GOAL:
Please put the lines of the listing below into a Markdown table with the columns Row and Line, numbering each row. Begin at the line that contains "From this captured", continue through the end of the listing, and leave out blank lines.

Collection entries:
____

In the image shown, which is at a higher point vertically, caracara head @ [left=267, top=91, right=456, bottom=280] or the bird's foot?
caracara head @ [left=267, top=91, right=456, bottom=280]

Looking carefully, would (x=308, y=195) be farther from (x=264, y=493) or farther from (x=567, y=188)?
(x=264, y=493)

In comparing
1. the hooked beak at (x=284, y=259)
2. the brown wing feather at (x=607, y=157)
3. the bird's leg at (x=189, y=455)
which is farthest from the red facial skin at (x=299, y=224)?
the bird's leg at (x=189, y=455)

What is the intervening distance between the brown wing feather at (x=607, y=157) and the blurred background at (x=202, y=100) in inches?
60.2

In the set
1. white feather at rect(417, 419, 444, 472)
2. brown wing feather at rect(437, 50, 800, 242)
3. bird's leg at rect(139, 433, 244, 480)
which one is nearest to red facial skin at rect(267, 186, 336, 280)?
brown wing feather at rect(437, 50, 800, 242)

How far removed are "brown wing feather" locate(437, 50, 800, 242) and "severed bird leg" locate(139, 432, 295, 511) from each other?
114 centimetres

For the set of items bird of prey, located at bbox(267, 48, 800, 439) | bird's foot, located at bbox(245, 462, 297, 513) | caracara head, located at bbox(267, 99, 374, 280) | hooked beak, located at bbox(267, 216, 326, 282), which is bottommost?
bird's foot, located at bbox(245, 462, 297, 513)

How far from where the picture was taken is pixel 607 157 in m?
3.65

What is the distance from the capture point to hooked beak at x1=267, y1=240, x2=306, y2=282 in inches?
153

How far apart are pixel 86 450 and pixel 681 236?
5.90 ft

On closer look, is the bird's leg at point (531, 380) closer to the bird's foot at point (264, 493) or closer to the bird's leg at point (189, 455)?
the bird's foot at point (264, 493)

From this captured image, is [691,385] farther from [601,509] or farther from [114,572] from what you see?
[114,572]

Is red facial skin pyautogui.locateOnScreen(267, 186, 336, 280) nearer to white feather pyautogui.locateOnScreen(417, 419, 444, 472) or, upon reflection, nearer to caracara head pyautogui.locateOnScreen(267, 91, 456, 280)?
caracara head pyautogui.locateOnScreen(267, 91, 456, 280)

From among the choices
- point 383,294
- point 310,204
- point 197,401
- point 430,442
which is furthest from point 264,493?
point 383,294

____

ANSWER:
| Row | Line |
|---|---|
| 1 | From this captured image, is [691,385] farther from [601,509] or farther from [114,572] from what you see? |
| 2 | [114,572] |
| 3 | Is red facial skin pyautogui.locateOnScreen(267, 186, 336, 280) nearer to white feather pyautogui.locateOnScreen(417, 419, 444, 472) or, upon reflection, nearer to caracara head pyautogui.locateOnScreen(267, 91, 456, 280)? |
| 4 | caracara head pyautogui.locateOnScreen(267, 91, 456, 280) |
| 5 | From among the choices |
| 6 | - point 383,294 |
| 7 | - point 310,204 |
| 8 | - point 197,401 |
| 9 | - point 430,442 |
| 10 | which is furthest from point 264,493? |
| 11 | point 383,294 |